Air Force project aids education

By Darrell Todd Maurina

Much of what the Air Force does involves preparing for battle in the skies over hostile nations, raining lethal strikes down upon the enemies of the United States.
But some Air Force activities are just plain fun.
That’s what Gerald Mora of the research laboratory at Phillips Research Site, part of Kirtland Air Force Base, said about the program he runs, known as Technology Transfer for Education.
Mora and his staff will come to Clovis Oct. 29 to train teachers from schools all over eastern New Mexico on how to help their students prepare for a simulated Mars colonization mission. Elsewhere, Mora helped Fort Sumner schools create an advanced weather station providing real-world weather data to KOB-TV4 in Albuquerque, and he works with other schools to help their students receive mentoring in doing custom-designed research projects.
“Working in this program is probably the most fun I’ve ever had,” Mora said.
That’s not mild praise, since Mora’s projects before he joined the Technology Transfer for Education project in 1994 included work with the space shuttle and some of the weapons systems used in Operation Desert Storm, the first attack on Iraq a decade ago.
“This is by far the most rewarding. You’re working with kids to get them excited about math, science and engineering,” Mora said. “If you see a light go on in a kid, there’s no way to explain it; that’s wonderful.”
According to Air Force promotional materials, the Technology Transfer for Education program began a decade ago with an effort to bring advanced technology into contact with elementary and high school students.
The targets were not just large urban schools with significant resources, but also schools in rural and underprivileged communities where the Air Force may be the only means of providing students with top-level modern science equipment and curriculum.
Depending on the specific local needs and interests, the program may provide modern computers, scientific lab equipment, or science-related curricula.
The Fort Sumner program, for example, came about because KOB-TV4 needed a weather observing station in DeBaca County. The Air Force provided the equipment and training, and the school provided a whole staff of students to run the station.

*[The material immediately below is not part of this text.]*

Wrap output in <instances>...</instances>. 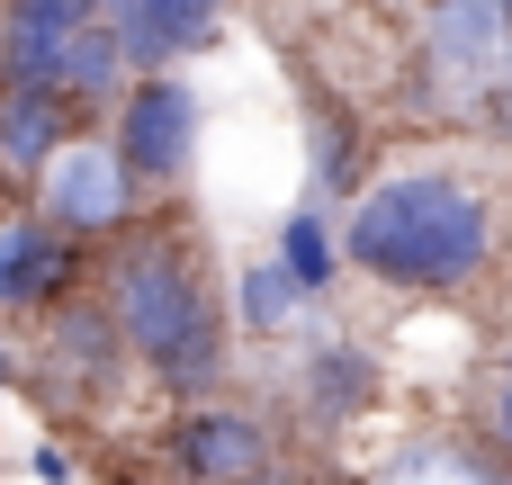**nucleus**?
<instances>
[{"mask_svg":"<svg viewBox=\"0 0 512 485\" xmlns=\"http://www.w3.org/2000/svg\"><path fill=\"white\" fill-rule=\"evenodd\" d=\"M333 252L387 288L459 297L495 270V198L468 171H396L351 198V216L333 225Z\"/></svg>","mask_w":512,"mask_h":485,"instance_id":"nucleus-1","label":"nucleus"},{"mask_svg":"<svg viewBox=\"0 0 512 485\" xmlns=\"http://www.w3.org/2000/svg\"><path fill=\"white\" fill-rule=\"evenodd\" d=\"M99 306L117 324V351H135L162 387L180 396H207L216 369H225V315H216V288L198 270V252L162 225H126L108 270H99Z\"/></svg>","mask_w":512,"mask_h":485,"instance_id":"nucleus-2","label":"nucleus"},{"mask_svg":"<svg viewBox=\"0 0 512 485\" xmlns=\"http://www.w3.org/2000/svg\"><path fill=\"white\" fill-rule=\"evenodd\" d=\"M108 153H117L126 189H171V180L189 171V153H198V90L171 81V72L135 81V90L117 99V135H108Z\"/></svg>","mask_w":512,"mask_h":485,"instance_id":"nucleus-3","label":"nucleus"},{"mask_svg":"<svg viewBox=\"0 0 512 485\" xmlns=\"http://www.w3.org/2000/svg\"><path fill=\"white\" fill-rule=\"evenodd\" d=\"M45 171H54V180H45V216H36V225H45V234H63L72 252H81L90 234H108V243H117V234L135 225V189H126V171H117V153H108V144H63Z\"/></svg>","mask_w":512,"mask_h":485,"instance_id":"nucleus-4","label":"nucleus"},{"mask_svg":"<svg viewBox=\"0 0 512 485\" xmlns=\"http://www.w3.org/2000/svg\"><path fill=\"white\" fill-rule=\"evenodd\" d=\"M171 468L189 485H261L270 477V432L243 405H198L171 423Z\"/></svg>","mask_w":512,"mask_h":485,"instance_id":"nucleus-5","label":"nucleus"},{"mask_svg":"<svg viewBox=\"0 0 512 485\" xmlns=\"http://www.w3.org/2000/svg\"><path fill=\"white\" fill-rule=\"evenodd\" d=\"M99 27H108L117 63L153 81V72H171L180 54H198V45L225 36V0H126V9L99 18Z\"/></svg>","mask_w":512,"mask_h":485,"instance_id":"nucleus-6","label":"nucleus"},{"mask_svg":"<svg viewBox=\"0 0 512 485\" xmlns=\"http://www.w3.org/2000/svg\"><path fill=\"white\" fill-rule=\"evenodd\" d=\"M72 279H81V252L63 234H45L36 216L0 225V315H27V306L72 297Z\"/></svg>","mask_w":512,"mask_h":485,"instance_id":"nucleus-7","label":"nucleus"},{"mask_svg":"<svg viewBox=\"0 0 512 485\" xmlns=\"http://www.w3.org/2000/svg\"><path fill=\"white\" fill-rule=\"evenodd\" d=\"M432 54L459 90H486L495 63H504V9L495 0H441L432 9Z\"/></svg>","mask_w":512,"mask_h":485,"instance_id":"nucleus-8","label":"nucleus"},{"mask_svg":"<svg viewBox=\"0 0 512 485\" xmlns=\"http://www.w3.org/2000/svg\"><path fill=\"white\" fill-rule=\"evenodd\" d=\"M45 351L63 360L72 387H108V378H117V324H108V306H99V297H54Z\"/></svg>","mask_w":512,"mask_h":485,"instance_id":"nucleus-9","label":"nucleus"},{"mask_svg":"<svg viewBox=\"0 0 512 485\" xmlns=\"http://www.w3.org/2000/svg\"><path fill=\"white\" fill-rule=\"evenodd\" d=\"M72 144V108L54 90H0V171H45Z\"/></svg>","mask_w":512,"mask_h":485,"instance_id":"nucleus-10","label":"nucleus"},{"mask_svg":"<svg viewBox=\"0 0 512 485\" xmlns=\"http://www.w3.org/2000/svg\"><path fill=\"white\" fill-rule=\"evenodd\" d=\"M279 279H288L297 297H324V279H333V216H324L315 198L279 225Z\"/></svg>","mask_w":512,"mask_h":485,"instance_id":"nucleus-11","label":"nucleus"},{"mask_svg":"<svg viewBox=\"0 0 512 485\" xmlns=\"http://www.w3.org/2000/svg\"><path fill=\"white\" fill-rule=\"evenodd\" d=\"M369 396H378V369H369L360 351H315V360H306V405H315L324 423H351Z\"/></svg>","mask_w":512,"mask_h":485,"instance_id":"nucleus-12","label":"nucleus"},{"mask_svg":"<svg viewBox=\"0 0 512 485\" xmlns=\"http://www.w3.org/2000/svg\"><path fill=\"white\" fill-rule=\"evenodd\" d=\"M378 485H512V477H495L486 459H468V450H450V441H414Z\"/></svg>","mask_w":512,"mask_h":485,"instance_id":"nucleus-13","label":"nucleus"},{"mask_svg":"<svg viewBox=\"0 0 512 485\" xmlns=\"http://www.w3.org/2000/svg\"><path fill=\"white\" fill-rule=\"evenodd\" d=\"M360 180V126L315 90V189H351Z\"/></svg>","mask_w":512,"mask_h":485,"instance_id":"nucleus-14","label":"nucleus"},{"mask_svg":"<svg viewBox=\"0 0 512 485\" xmlns=\"http://www.w3.org/2000/svg\"><path fill=\"white\" fill-rule=\"evenodd\" d=\"M288 315H297V288L279 279V261L243 270V288H234V324H252V333H279Z\"/></svg>","mask_w":512,"mask_h":485,"instance_id":"nucleus-15","label":"nucleus"},{"mask_svg":"<svg viewBox=\"0 0 512 485\" xmlns=\"http://www.w3.org/2000/svg\"><path fill=\"white\" fill-rule=\"evenodd\" d=\"M495 441L512 450V360H504V378H495Z\"/></svg>","mask_w":512,"mask_h":485,"instance_id":"nucleus-16","label":"nucleus"},{"mask_svg":"<svg viewBox=\"0 0 512 485\" xmlns=\"http://www.w3.org/2000/svg\"><path fill=\"white\" fill-rule=\"evenodd\" d=\"M63 9H72V18H99V0H63Z\"/></svg>","mask_w":512,"mask_h":485,"instance_id":"nucleus-17","label":"nucleus"},{"mask_svg":"<svg viewBox=\"0 0 512 485\" xmlns=\"http://www.w3.org/2000/svg\"><path fill=\"white\" fill-rule=\"evenodd\" d=\"M9 378H18V360H9V342H0V387H9Z\"/></svg>","mask_w":512,"mask_h":485,"instance_id":"nucleus-18","label":"nucleus"},{"mask_svg":"<svg viewBox=\"0 0 512 485\" xmlns=\"http://www.w3.org/2000/svg\"><path fill=\"white\" fill-rule=\"evenodd\" d=\"M504 90H512V27H504Z\"/></svg>","mask_w":512,"mask_h":485,"instance_id":"nucleus-19","label":"nucleus"},{"mask_svg":"<svg viewBox=\"0 0 512 485\" xmlns=\"http://www.w3.org/2000/svg\"><path fill=\"white\" fill-rule=\"evenodd\" d=\"M117 9H126V0H99V18H117Z\"/></svg>","mask_w":512,"mask_h":485,"instance_id":"nucleus-20","label":"nucleus"},{"mask_svg":"<svg viewBox=\"0 0 512 485\" xmlns=\"http://www.w3.org/2000/svg\"><path fill=\"white\" fill-rule=\"evenodd\" d=\"M495 9H504V27H512V0H495Z\"/></svg>","mask_w":512,"mask_h":485,"instance_id":"nucleus-21","label":"nucleus"}]
</instances>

“The schools need to make a commitment that if they get the weather station that there will be an educational use for the station and it won’t just sit there and gather dust,” Mora said. “What I have found is the smaller rural schools are more appreciative of the Air Force. The smaller schools are amazed that they are welcomed to participate in the outreach programs.”
For Clovis schools, the Technology Transfer for Education program reaps double benefits. Not only is the Air Force interested in promoting science education, Cannon Air Force Base provides a convenient location for training.
“In 1994 when we had the first Mars mission,”Mora said. “We were planning to do mostly schools in the local area near us. Clovis called us and said they were interested. We’ve had a great relationship ever since.”